Their political organ, the Black Panther: Black Community News Service, was read nationally.

Chairman Fred Hampton formed the original Rainbow Coalition in order to unite different revolutionary groups and ex-gangs into one united front.

Before many groups dared to take a stance against the oppression of LGBTQ people, in 1970, just one year after the Stonewall Rebellion, the Panthers took a public stance recognizing that LGBTQ liberation was an important part of the liberation of all oppressed people.

The Panthers were among the strongest proponents of international solidarity. The Panthers not only opposed Washington’s war on Vietnam, they also offered their members as soldiers to fight on the side of the Vietnamese against the Pentagon. In 1970, the Panthers gave full support to Palestinian liberation when few groups did.

The Panthers’ example inspired other national liberation struggles within the American “prison-house of nations” – a term coined by Lenin to describe the Russian Empire but one that also applies to the United States, where the oppressed Black, Chicano, Puerto Rican, Indigenous nations and others are denied self-determination. The American Indian Movement, the Young Lords, the Brown Berets, the Grey Panthers and other groups emulated the Panthers’ example of self-sacrifice and centralism. We should remember that it was in a Chicago jail cell that Cha Chi Jimenez, the founder of the Young Lords, met Chairman Fred Hampton.

State repression

Despite these amazing achievements in just a few years, the Panthers were never allowed to reach their full potential.  The U.S. government intervened to repress them. FBI director J. Edgar Hoover classified the Panthers as “the greatest threat to the internal security of the country.”

Why did the U.S. government see the Panthers as a threat? Mumia Abu-Jamal explains, “It was terrified that the [Panthers] had the ability to put forward leaders to channel the mass defiance of the 1960s, growing especially militant among African American communities, into a potent revolutionary movement.”

What differentiated the Panthers from other service organizations and what made them dangerous to the ruling class was their analysis that popularized a socialist revolution to overthrow white supremacy.
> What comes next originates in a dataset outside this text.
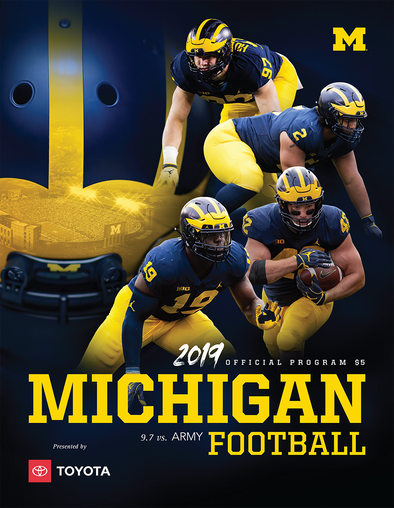 2019 Michigan Football Program vs. Army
For instance, Assata Shakur wrote:

“I wasn’t against communism, but i can’t say i was for it either. At first, i viewed it suspiciously, as some kind of white man’s concoction, until i read works by African revolutionaries and studied the African liberation movements. Revolutionaries in Africa understood that the question of African liberation was not just a question of race, that even if they managed to get rid of the white colonialists, if they didn’t rid themselves of the capitalistic economic structure, the white colonialists would simply be replaced by Black neocolonialists. There was not a single liberation movement in Africa that was not fighting for socialism … The whole thing boiled down to a simple equation: anything that has any kind of value is made, mined, grown, produced, and processed by working people. So why shouldn’t working people collectively own that wealth? Why shouldn’t working people own and control their own resources? Capitalism meant that rich businessmen owned the wealth, while socialism meant that the people who made the wealth owned it.”

A fighting organization with a wide following among the people and this type of ideological orientation was nothing short of an existential threat to the U.S. ruling class.

COINTELPRO (Counter Intelligence Program) was a sophisticated FBI effort to infiltrate and liquidate the BPP. In conjunction with police departments across the country, FBI Director J. Edgar Hoover coordinated a massive campaign of misinformation, infiltration and extermination against the Panthers. 28 Panther leaders were assassinated, among them Bobby Hutton, Bunchy Carter, John Huggins, Fred Hampton, Mark Clark and George Jackson.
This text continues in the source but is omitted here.